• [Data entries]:
══════════════════════════════

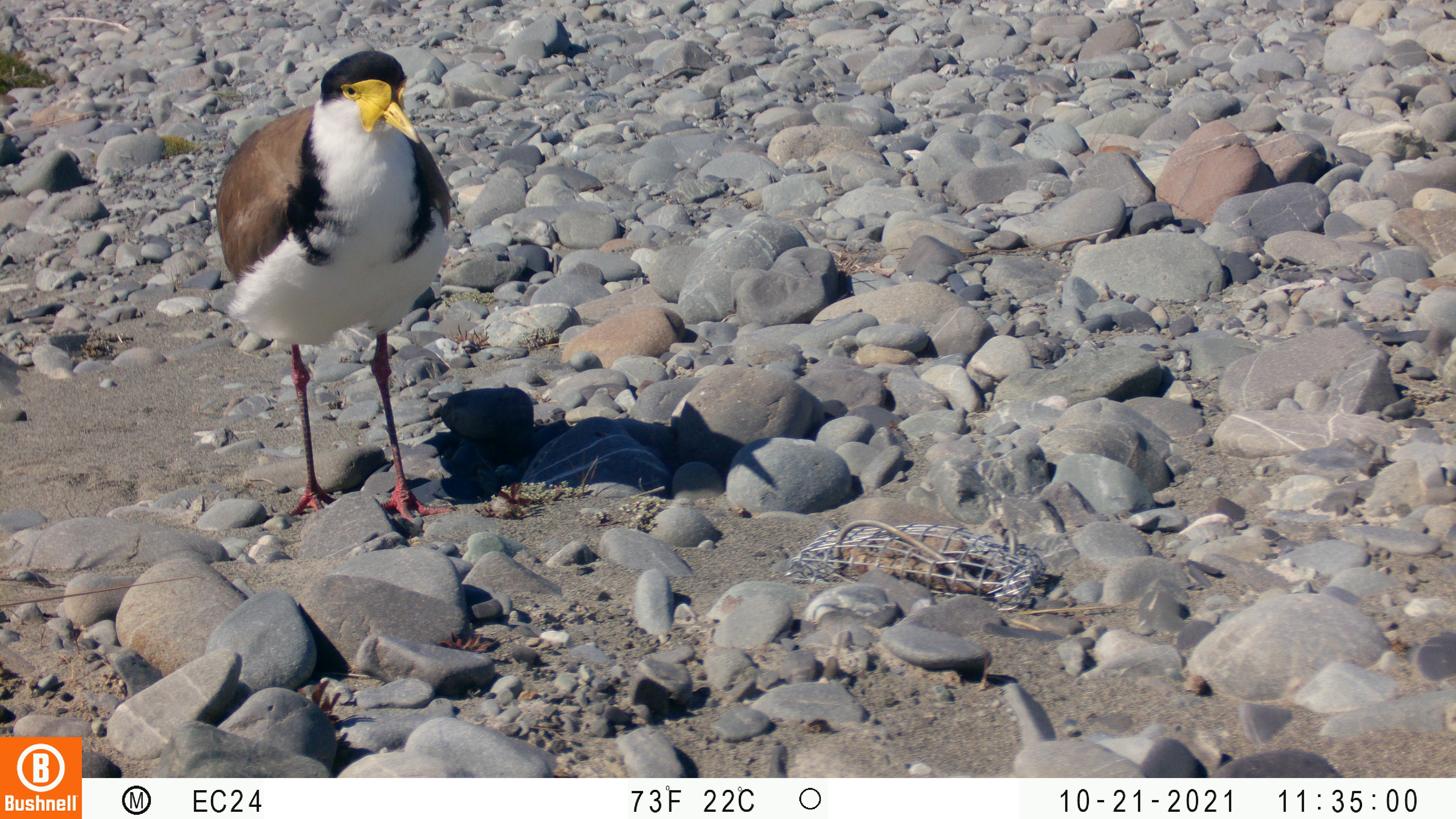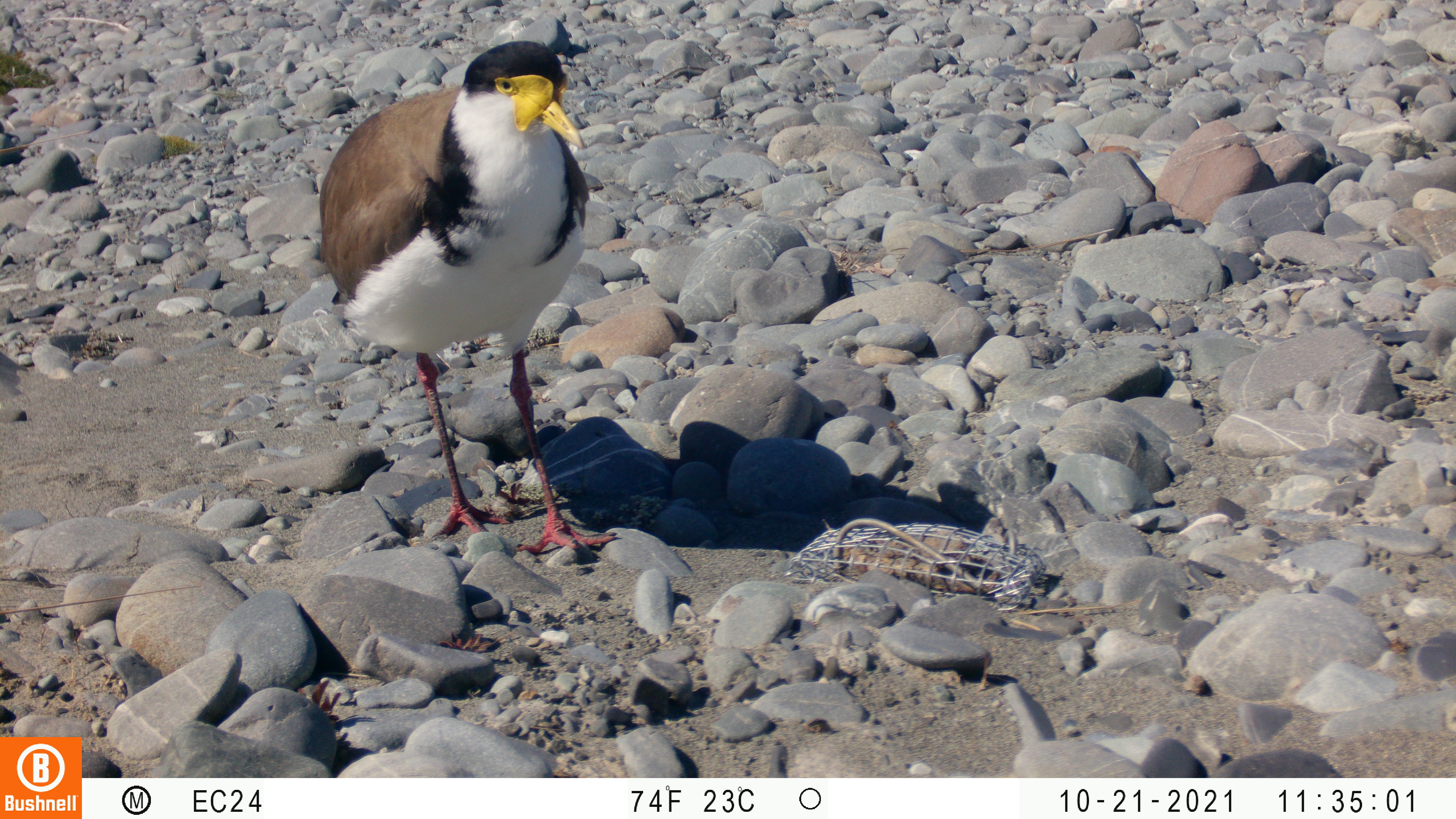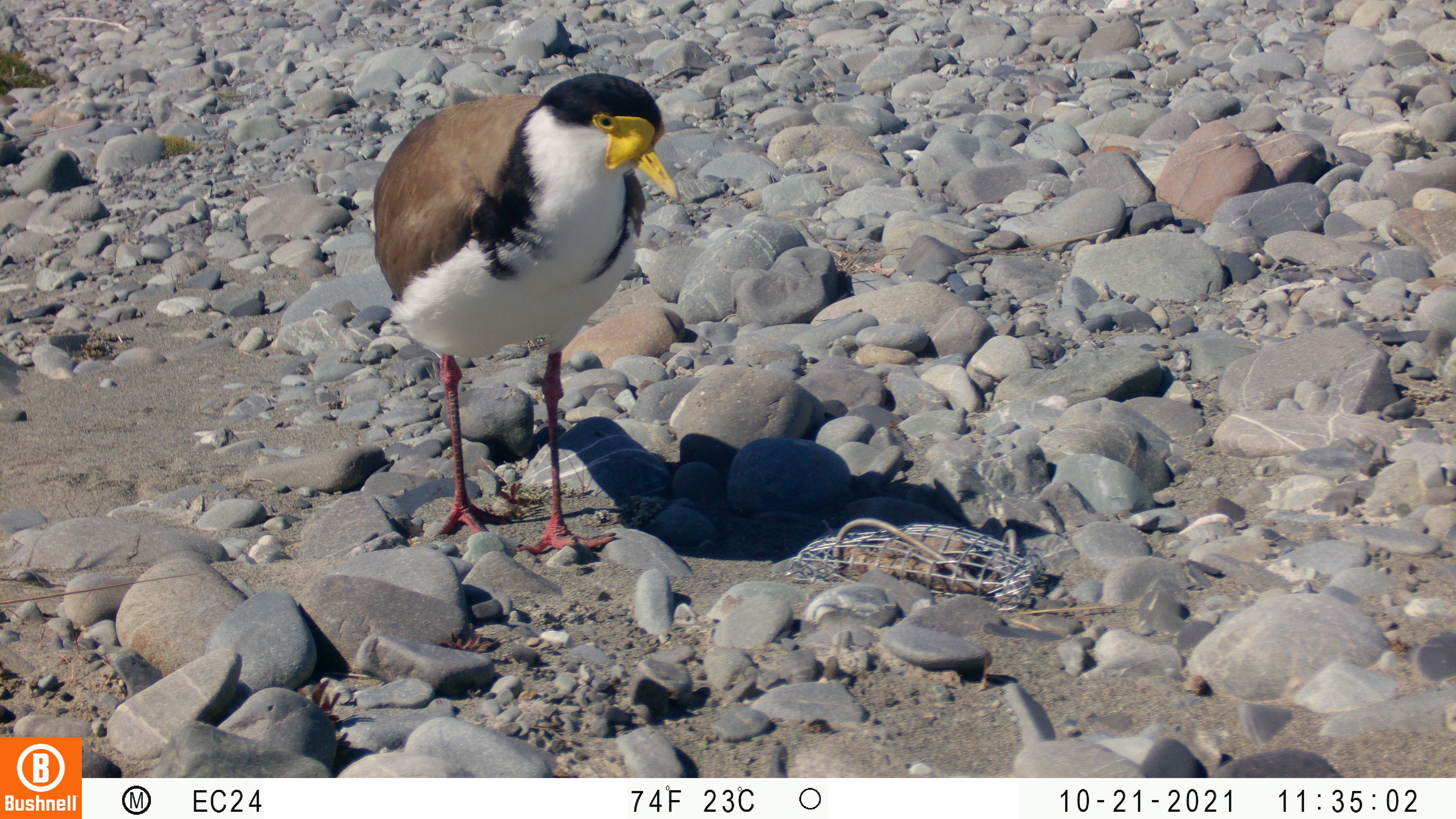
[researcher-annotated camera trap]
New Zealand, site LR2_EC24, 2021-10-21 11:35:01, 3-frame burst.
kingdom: Animalia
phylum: Chordata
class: Aves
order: Charadriiformes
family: Charadriidae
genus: Vanellus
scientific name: Vanellus miles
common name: masked lapwing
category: spurwing plover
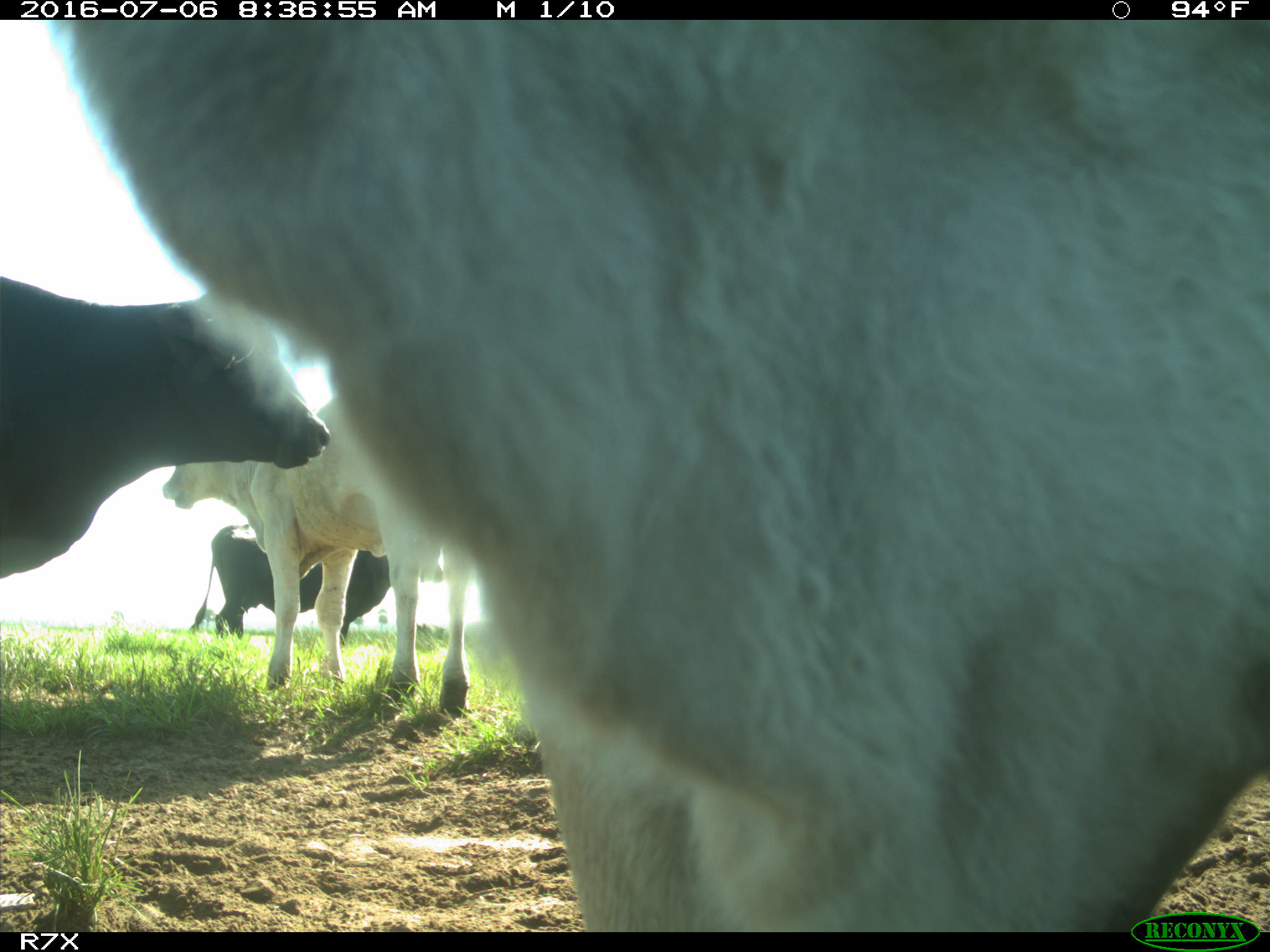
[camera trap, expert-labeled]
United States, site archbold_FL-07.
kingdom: Animalia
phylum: Chordata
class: Mammalia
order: Artiodactyla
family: Bovidae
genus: Bos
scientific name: Bos taurus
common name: domestic cow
Bos taurus (domestic cow).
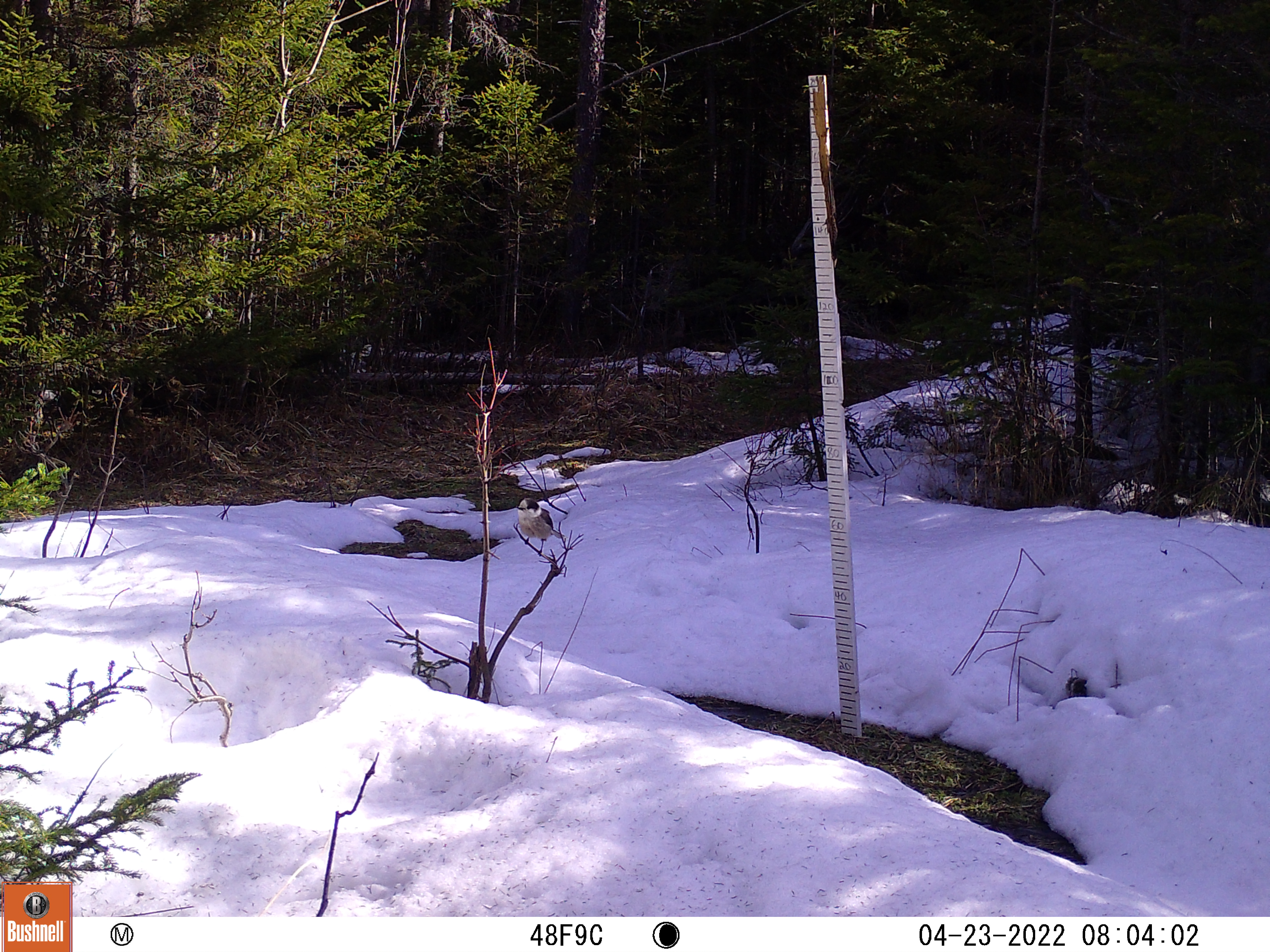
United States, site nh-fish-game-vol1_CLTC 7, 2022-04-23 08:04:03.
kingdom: Animalia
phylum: Chordata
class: Aves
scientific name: Aves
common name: bird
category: bird sp.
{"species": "bird sp. (bird) (Aves)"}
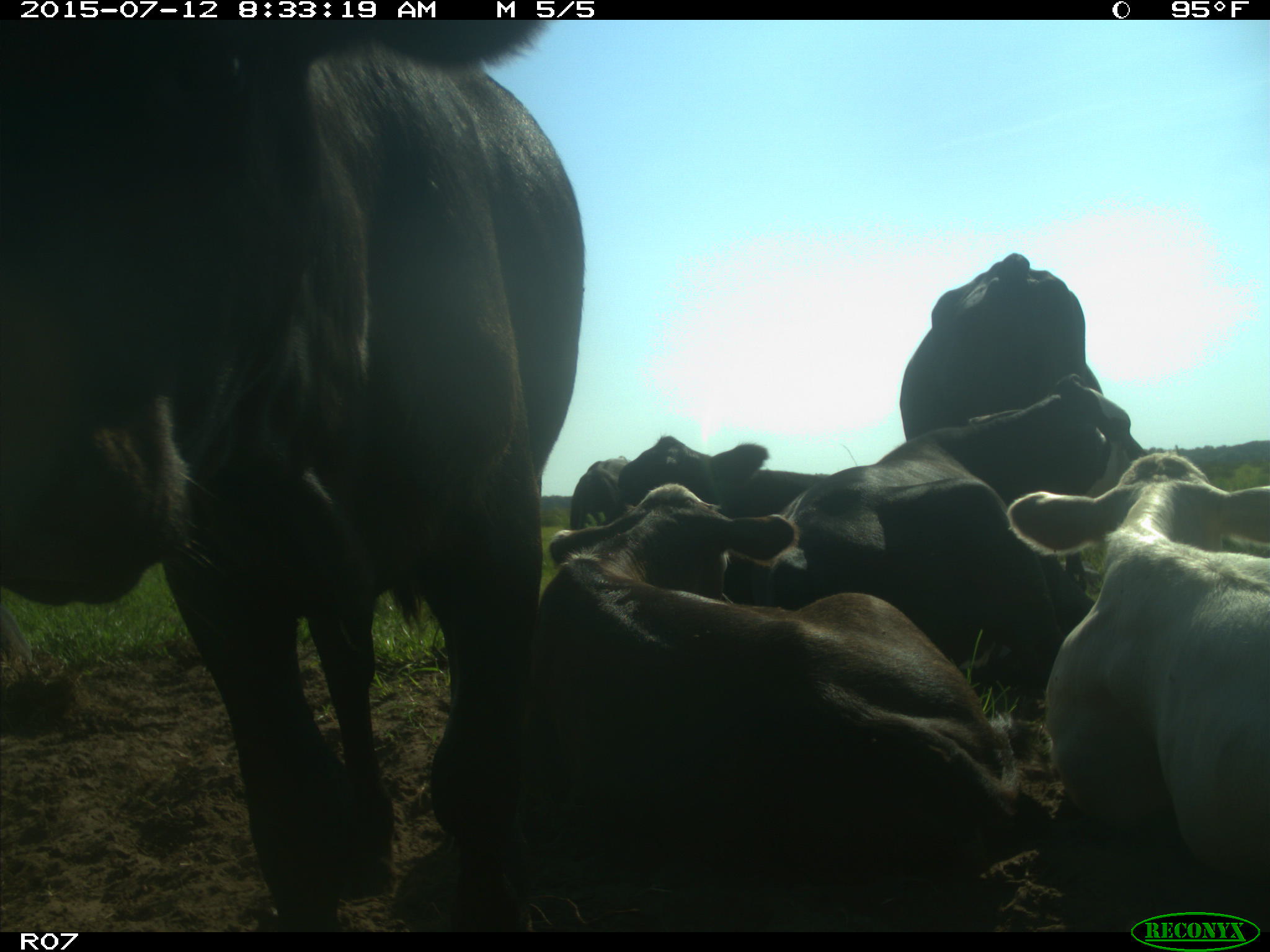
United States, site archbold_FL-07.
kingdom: Animalia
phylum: Chordata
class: Mammalia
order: Artiodactyla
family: Bovidae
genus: Bos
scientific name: Bos taurus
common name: domestic cow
Bos taurus (domestic cow).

══════════════════════════════

• [Problem to work on]: Print again, exactly, the lines of the records above from the first line through the line with "category: spurwing plover". No pictures.

• [Solution for this exercise]:
[researcher-annotated camera trap]
New Zealand, site LR2_EC24, 2021-10-21 11:35:01, 3-frame burst.
kingdom: Animalia
phylum: Chordata
class: Aves
order: Charadriiformes
family: Charadriidae
genus: Vanellus
scientific name: Vanellus miles
common name: masked lapwing
category: spurwing plover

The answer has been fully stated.